Une récolte record de liège attendue à Tizi Ouzou

Une récolte record de liège attendue à Tizi Ouzou, avec près de 5.000 q prévus, soit plus du double de 2024, relançant une filière stratégique.
Les subéraies jouent en Algérie un rôle économique, social et environnemental important. Elles offrent chaque année des emplois à des milliers de personnes dans les travaux sylvicoles, notamment la récolte du liège, ainsi qu’à près de 2.000 saisonniers et permanents dans l’industrie de transformation.
À Tizi Ouzou, elles représentent une richesse notable grâce aux vastes potentialités forestières de la région. Pour cette année 2025, les services forestiers de la wilaya tablent sur une récolte de près de 5.000 q, plus précisément 4.997 q. En effet, selon Goucem Abdelhamid, conservateur divisionnaire de la Conservation locale des forêts, qui est intervenu sur les ondes de la radio locale, «cette année, la récolte s’annonce très bonne pour la superficie de 23.000 ha ciblée, alors que la superficie totale forestière est de 112.180 ha», a-t-il indiqué. Un volume plus important que celui de l’année dernière qui était de 1.946 q.
Une production en hausse mais loin des records
«Nous sommes au 17 août de cette année à plus de 3.000 q de liège récoltés depuis le lancement de la campagne le 2 juin dernier», a encore souligné l’invité de la radio locale. Il est à noter que le potentiel forestier de la wilaya classe Tizi Ouzou au 3e rang à l’échelle nationale, après Jijel et Skikda. La récolte de ce produit ligneux ne cesse d’accroître d’année en année dans la wilaya de Tizi Ouzou, en passant de 1.200 q, 1.248 q et 1.946 respectivement en 2022, 2023 et 2024. Il reste que la production du liège a connu ses heures de gloire durant la seconde moitié de la 2e décennie des années 2000, où il a été enregistré plus de 16.000 q en 2018, un record, après avoir atteint des pics de 8.700 et 9.400 q en 2017 et 2019, a soutenu, de son côté, Mohamed Skendraoui, chef de service de la faune et de la flore, joint par nos soins. Toutefois, ces prévisions sont tributaires de la situation sanitaire de l’arbre.

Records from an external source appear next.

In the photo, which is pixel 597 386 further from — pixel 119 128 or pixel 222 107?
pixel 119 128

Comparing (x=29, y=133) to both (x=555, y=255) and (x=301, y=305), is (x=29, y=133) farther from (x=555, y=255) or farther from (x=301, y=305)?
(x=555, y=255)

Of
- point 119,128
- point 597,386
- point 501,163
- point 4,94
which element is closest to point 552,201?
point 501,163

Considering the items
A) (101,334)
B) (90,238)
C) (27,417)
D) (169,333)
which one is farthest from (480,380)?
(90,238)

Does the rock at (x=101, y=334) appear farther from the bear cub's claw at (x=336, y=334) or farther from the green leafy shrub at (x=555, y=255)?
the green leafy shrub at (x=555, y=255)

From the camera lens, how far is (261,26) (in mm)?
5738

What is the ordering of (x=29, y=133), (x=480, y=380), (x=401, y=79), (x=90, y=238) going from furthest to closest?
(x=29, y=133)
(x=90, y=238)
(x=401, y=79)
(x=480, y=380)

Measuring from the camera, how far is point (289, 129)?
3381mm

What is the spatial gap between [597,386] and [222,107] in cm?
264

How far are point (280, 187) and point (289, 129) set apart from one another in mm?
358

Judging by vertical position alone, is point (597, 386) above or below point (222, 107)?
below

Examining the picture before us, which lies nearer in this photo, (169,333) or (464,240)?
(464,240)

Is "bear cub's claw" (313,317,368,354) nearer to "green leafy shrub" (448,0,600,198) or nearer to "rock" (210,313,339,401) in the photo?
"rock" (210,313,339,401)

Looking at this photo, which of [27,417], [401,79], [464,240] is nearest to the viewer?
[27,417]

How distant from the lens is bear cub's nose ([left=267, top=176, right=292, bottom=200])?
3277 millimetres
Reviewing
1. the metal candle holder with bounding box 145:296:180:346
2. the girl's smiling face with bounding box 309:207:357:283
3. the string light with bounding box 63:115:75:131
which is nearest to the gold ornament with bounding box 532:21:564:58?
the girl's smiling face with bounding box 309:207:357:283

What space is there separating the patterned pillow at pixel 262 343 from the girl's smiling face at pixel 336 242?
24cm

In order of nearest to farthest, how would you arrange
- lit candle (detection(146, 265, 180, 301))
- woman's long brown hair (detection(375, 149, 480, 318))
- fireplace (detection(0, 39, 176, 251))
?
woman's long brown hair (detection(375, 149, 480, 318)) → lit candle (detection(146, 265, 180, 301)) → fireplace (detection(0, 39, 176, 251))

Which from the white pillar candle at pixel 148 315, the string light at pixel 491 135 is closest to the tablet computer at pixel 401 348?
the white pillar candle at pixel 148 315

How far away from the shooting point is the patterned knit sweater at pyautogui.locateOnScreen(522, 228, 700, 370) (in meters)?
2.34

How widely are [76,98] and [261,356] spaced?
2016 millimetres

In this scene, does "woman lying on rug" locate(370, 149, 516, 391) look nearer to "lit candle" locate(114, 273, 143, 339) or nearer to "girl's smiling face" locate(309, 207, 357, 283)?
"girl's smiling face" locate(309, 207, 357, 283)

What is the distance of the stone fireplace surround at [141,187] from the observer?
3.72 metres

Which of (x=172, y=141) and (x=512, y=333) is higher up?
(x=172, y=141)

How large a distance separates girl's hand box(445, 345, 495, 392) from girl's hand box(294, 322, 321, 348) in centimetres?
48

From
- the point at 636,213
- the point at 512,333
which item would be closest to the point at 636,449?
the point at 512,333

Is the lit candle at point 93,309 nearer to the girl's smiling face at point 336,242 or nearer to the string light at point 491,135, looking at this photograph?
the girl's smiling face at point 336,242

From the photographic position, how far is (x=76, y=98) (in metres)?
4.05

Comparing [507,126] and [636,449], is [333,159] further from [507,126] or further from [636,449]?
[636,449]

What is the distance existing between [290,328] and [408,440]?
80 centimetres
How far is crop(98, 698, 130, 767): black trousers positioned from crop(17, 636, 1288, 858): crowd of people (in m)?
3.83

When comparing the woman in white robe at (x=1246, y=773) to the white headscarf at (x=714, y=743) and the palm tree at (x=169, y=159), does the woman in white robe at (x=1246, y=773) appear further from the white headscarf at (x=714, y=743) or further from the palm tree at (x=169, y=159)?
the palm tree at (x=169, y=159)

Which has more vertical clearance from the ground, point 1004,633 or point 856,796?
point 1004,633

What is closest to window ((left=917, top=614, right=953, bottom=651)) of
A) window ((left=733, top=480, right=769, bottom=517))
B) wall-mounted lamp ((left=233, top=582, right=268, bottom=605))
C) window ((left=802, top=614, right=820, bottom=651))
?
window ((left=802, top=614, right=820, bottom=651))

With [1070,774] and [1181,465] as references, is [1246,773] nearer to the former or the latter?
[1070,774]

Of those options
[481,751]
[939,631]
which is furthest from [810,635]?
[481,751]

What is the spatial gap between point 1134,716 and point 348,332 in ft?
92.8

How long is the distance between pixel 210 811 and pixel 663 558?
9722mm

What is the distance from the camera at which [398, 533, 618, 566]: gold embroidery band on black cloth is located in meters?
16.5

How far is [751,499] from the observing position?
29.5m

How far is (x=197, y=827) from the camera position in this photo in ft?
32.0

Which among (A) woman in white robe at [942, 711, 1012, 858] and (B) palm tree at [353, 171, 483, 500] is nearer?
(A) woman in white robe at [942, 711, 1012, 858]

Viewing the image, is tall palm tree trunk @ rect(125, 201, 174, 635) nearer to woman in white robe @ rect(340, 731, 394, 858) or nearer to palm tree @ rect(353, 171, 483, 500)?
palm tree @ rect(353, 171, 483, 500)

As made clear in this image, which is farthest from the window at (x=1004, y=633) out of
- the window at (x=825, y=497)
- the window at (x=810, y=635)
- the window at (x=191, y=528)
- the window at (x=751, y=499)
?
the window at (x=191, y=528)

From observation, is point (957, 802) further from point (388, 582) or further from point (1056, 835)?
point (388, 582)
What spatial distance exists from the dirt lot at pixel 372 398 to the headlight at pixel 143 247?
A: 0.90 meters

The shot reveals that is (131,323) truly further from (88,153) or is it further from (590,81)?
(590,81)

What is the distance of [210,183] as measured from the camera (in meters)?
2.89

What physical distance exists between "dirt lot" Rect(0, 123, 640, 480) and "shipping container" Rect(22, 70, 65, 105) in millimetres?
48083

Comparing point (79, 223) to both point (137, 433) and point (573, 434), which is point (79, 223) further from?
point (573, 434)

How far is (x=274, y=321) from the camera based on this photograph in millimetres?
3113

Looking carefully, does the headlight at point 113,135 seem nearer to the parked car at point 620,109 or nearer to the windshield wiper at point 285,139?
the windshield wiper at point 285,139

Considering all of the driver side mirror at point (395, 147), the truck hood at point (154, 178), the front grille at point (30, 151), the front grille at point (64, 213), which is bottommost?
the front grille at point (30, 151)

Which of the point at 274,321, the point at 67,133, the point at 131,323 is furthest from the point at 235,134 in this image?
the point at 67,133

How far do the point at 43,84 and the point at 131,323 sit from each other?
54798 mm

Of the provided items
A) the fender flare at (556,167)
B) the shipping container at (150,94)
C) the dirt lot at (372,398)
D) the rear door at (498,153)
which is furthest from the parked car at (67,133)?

En effet, selon ce chef de service à la Conservation de Tizi Ouzou, «l’arbre pourrait être affecté par des champignons et des insectes qui lui sont nuisibles, mais aussi par les aléas climatiques et les incendies, et la production ne sera réellement quantifiée qu’à partir du mois d’avril, avant d’être récoltée en été». Ce dernier nous a aussi indiqué que les subéraies ne doivent pas faire l’objet de culture intensive, mais en rotation, «tant elles ont besoin d’un temps de repos naturel qui se situe entre 9 et 12 ans». «D’ailleurs, même au plan économique, ces rotations sont recommandées», fait-il savoir. Si bien que les spécialistes, économiquement parlant, suggèrent d’avoir une régularité dans la production, aussi bien pour les besoins de l’industrie de transformation du pays que pour l’exportation, sachant que le liège est un produit très demandé sur le marché international, pour la fabrication de bouchons et de panneaux d’isolation.
Pour conclure, il est bon de rappeler que le liège algérien est considéré comme un produit de grande qualité, très apprécié à l’étranger de par ses multiples utilisations, notamment dans l’isolation thermique et sonore, la cosmétique, le matériel orthopédique et la conservation de la saveur et du goût des produits viticoles.